2016-09-09 15:53:54.264 764.5496 [I] [Helpers::getModuleLongFilename] szLongNameBuff=C:\Program Files (x86)\Microsoft\Remote Desktop Connection Manager\RDCMan.exe
Resolution
- Launch the registry editor.
- Open or create the key HKEY_LOCAL_MACHINE\SOFTWARE\Policies\RSA\RSA Desktop\Local Authentication Settings.
- Create a REG_SZ value named RDCFileName and populate it with the fully qualified path to the application. For Remote Desktop Connection Manager, that would be C:\Program Files (x86)\Microsoft\Remote Desktop Connection Manager\RDCMan.exe instead of C:\Windows\System32\CredentialUIBroker.exe or C:\Windows\System32\mstsc.exe.
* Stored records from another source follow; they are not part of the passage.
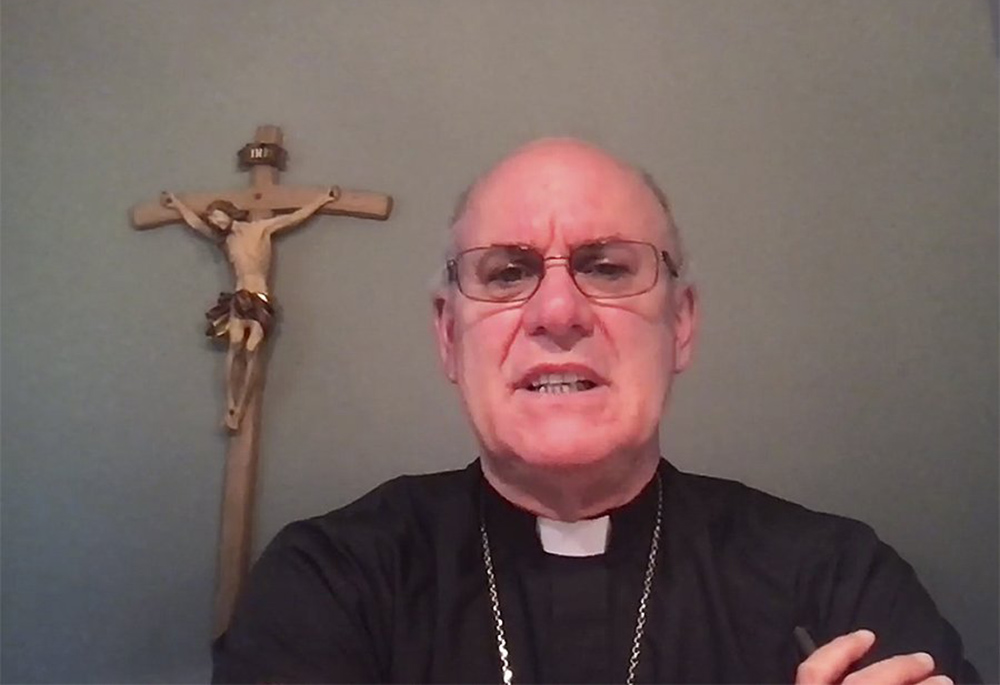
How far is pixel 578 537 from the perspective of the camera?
1.01 m

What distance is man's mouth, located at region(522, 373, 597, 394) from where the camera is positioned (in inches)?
36.4

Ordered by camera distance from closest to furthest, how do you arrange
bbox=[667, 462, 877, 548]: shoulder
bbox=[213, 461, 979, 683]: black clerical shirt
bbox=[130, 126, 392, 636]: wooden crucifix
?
bbox=[213, 461, 979, 683]: black clerical shirt, bbox=[667, 462, 877, 548]: shoulder, bbox=[130, 126, 392, 636]: wooden crucifix

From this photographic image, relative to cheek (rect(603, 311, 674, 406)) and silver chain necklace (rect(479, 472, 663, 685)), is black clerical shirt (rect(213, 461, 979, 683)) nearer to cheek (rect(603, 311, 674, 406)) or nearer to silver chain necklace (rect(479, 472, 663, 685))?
silver chain necklace (rect(479, 472, 663, 685))

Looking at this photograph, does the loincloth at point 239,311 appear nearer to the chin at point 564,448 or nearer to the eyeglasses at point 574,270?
the eyeglasses at point 574,270

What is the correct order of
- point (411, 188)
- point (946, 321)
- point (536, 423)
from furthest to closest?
point (411, 188), point (946, 321), point (536, 423)

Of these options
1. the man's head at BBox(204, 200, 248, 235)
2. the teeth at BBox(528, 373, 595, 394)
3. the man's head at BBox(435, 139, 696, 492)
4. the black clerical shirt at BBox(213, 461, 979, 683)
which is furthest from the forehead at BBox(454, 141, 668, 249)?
the man's head at BBox(204, 200, 248, 235)

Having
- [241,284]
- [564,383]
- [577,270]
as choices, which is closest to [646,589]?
[564,383]

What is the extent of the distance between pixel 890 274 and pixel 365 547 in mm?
802

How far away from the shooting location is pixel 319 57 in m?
1.41

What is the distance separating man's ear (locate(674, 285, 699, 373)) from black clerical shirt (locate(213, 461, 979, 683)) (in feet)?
0.53

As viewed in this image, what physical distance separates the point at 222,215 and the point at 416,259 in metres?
0.28

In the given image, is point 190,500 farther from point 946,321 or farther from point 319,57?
point 946,321

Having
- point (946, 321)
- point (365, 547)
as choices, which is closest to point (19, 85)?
point (365, 547)

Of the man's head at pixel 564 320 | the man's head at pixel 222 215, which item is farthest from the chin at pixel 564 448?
the man's head at pixel 222 215
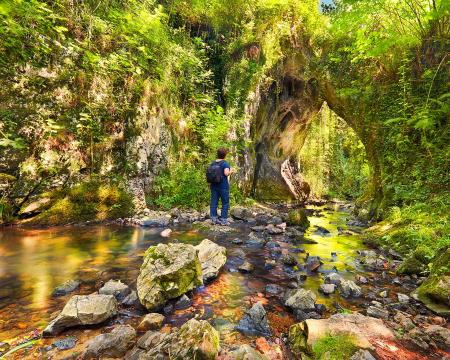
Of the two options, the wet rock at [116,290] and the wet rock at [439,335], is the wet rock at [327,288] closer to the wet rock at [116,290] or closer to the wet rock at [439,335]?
the wet rock at [439,335]

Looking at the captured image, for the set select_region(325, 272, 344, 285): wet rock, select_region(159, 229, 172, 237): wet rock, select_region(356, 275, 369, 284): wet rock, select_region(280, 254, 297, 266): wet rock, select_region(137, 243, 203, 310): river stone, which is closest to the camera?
select_region(137, 243, 203, 310): river stone

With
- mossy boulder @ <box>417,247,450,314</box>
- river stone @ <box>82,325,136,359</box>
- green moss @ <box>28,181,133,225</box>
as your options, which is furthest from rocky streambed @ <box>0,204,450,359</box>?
green moss @ <box>28,181,133,225</box>

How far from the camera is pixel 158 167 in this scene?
1166 centimetres

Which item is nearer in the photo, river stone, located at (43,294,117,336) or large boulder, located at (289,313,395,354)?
large boulder, located at (289,313,395,354)

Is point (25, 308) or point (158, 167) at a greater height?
point (158, 167)

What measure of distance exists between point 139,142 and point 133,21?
469 cm

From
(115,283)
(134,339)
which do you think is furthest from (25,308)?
(134,339)

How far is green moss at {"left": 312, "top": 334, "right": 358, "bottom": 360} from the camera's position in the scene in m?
2.56

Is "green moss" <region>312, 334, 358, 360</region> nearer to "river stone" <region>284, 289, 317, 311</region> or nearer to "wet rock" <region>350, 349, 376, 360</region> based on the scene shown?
"wet rock" <region>350, 349, 376, 360</region>

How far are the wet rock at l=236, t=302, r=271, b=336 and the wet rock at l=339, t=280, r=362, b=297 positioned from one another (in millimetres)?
1619

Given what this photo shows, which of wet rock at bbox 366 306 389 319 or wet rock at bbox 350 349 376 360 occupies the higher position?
wet rock at bbox 350 349 376 360

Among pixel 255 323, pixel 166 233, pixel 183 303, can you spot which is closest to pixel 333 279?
pixel 255 323

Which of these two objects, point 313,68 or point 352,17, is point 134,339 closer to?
point 352,17

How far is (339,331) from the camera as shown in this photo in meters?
2.81
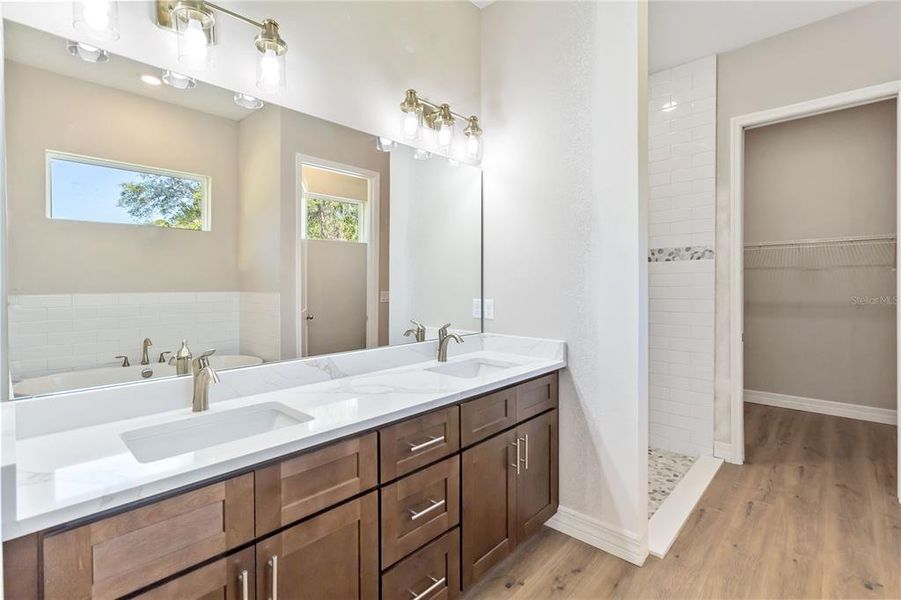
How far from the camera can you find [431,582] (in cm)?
156

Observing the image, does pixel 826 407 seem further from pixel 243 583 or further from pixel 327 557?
pixel 243 583

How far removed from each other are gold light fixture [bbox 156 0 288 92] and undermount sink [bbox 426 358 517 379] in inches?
56.2

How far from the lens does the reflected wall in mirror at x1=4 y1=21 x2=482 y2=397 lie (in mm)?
1217

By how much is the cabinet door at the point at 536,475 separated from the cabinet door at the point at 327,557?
82 centimetres

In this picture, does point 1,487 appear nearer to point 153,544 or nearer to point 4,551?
point 4,551

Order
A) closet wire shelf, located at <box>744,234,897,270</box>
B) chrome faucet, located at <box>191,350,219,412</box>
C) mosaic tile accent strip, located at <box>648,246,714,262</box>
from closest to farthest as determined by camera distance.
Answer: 1. chrome faucet, located at <box>191,350,219,412</box>
2. mosaic tile accent strip, located at <box>648,246,714,262</box>
3. closet wire shelf, located at <box>744,234,897,270</box>

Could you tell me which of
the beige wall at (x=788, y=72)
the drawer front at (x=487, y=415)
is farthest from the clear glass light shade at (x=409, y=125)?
the beige wall at (x=788, y=72)

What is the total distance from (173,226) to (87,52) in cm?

An alternative would be to see if RSA Engineering provides a fix or another work-around through AAWIN-2319, for the capability to run the Remote Desktop Connection Manager from a Windows 2012 R2 Server that is protected by an RSA Authentication Agent to a Windows server that does not have the RSA agent installed. This is deemed a known Issue because using the GPO is a workaround unless/until RSA can re-architect the Windows agent to eliminate the need for elevated privilege.
Workaround
Notes
First, change permissions on the node secret file (named securid by default) to grant read permissions to Authenticated Users. To do this,
- Open Windows Explorer on the machine on which the authentication agent is installed.
- Navigate to C:\Program Files\Common Files\RSA Shared\Auth Data.
- Right click the RSA Shared directory and choose Properties.
- Click on the Security tab.
- Under Group or user names, click the Edit button.
- Click Add...
- Create a new object named Authenticated Users and click OK when done.
- Highlight the Authenticated Users object.
- Under Permissions, check the Allow box next to Read.
- Click Apply.
- Click OK.
- Try to RDP with a challenged user again.
- You will see two prompts here. The first is from the local Windows machine. The second will be on the remote server. There will be a prompt for a passcode if an RSA authentication agent is installed or for password if the RSA agent is not installed.